§ **Aim of the exercise**
Render the rows as a Markdown table with the columns No. and Line. Start at the line that contains "With the small" and end at the last line of the rows, including both. Number each line and leave out blank lines.

§ **Entries supplied**
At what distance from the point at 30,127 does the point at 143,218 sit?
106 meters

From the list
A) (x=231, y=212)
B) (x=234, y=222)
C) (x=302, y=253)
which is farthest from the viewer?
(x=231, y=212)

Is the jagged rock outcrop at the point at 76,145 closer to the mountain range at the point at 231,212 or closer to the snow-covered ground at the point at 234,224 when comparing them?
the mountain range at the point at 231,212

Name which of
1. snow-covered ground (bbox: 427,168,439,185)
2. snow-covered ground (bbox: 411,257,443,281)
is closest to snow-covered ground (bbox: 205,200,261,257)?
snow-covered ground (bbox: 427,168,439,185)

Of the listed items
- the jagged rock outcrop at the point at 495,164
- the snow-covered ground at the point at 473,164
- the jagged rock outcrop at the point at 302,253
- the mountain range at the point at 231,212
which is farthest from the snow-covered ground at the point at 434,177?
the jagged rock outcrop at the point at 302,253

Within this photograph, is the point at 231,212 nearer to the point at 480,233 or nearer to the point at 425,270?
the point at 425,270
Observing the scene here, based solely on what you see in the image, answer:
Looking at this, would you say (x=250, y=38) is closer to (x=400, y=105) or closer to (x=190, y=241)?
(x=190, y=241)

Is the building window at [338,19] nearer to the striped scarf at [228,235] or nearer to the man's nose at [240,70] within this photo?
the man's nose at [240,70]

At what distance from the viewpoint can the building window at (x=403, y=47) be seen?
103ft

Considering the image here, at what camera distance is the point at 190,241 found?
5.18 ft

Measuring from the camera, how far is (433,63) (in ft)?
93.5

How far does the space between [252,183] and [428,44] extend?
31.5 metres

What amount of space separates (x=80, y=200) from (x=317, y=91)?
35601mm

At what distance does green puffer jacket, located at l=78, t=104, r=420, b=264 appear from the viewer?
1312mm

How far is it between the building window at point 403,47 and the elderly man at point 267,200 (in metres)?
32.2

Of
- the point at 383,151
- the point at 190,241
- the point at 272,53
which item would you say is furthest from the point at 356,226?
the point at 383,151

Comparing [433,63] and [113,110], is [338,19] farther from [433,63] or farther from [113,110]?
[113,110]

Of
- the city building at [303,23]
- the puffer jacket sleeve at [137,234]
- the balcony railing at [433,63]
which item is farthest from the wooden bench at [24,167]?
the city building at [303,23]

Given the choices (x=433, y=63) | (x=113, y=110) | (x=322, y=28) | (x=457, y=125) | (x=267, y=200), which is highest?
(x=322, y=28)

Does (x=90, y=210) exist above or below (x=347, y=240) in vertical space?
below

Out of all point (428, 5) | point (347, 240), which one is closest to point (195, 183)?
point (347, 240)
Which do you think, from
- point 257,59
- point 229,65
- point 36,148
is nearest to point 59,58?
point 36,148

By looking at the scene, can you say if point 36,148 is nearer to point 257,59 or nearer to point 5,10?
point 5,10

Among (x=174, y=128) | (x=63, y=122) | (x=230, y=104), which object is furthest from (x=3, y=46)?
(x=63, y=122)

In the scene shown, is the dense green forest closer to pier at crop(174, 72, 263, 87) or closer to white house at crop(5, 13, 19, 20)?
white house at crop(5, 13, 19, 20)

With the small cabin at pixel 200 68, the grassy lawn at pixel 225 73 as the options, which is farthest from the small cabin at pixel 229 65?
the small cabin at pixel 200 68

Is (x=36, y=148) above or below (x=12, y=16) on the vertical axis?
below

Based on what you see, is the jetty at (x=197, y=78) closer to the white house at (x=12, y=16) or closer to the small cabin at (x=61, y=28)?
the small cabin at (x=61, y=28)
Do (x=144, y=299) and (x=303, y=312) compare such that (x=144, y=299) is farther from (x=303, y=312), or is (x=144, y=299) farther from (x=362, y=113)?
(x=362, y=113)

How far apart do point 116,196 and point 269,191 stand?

§ **Answer to the exercise**
| No. | Line |
|---|---|
| 1 | With the small cabin at pixel 200 68, the grassy lawn at pixel 225 73 as the options, which is farthest from the small cabin at pixel 229 65? |
| 2 | the small cabin at pixel 200 68 |
| 3 | Is (x=36, y=148) above or below (x=12, y=16) on the vertical axis? |
| 4 | below |
| 5 | Based on what you see, is the jetty at (x=197, y=78) closer to the white house at (x=12, y=16) or closer to the small cabin at (x=61, y=28)? |
| 6 | the small cabin at (x=61, y=28) |
| 7 | Do (x=144, y=299) and (x=303, y=312) compare such that (x=144, y=299) is farther from (x=303, y=312), or is (x=144, y=299) farther from (x=362, y=113)? |
| 8 | (x=362, y=113) |
| 9 | How far apart do point 116,196 and point 269,191 stand? |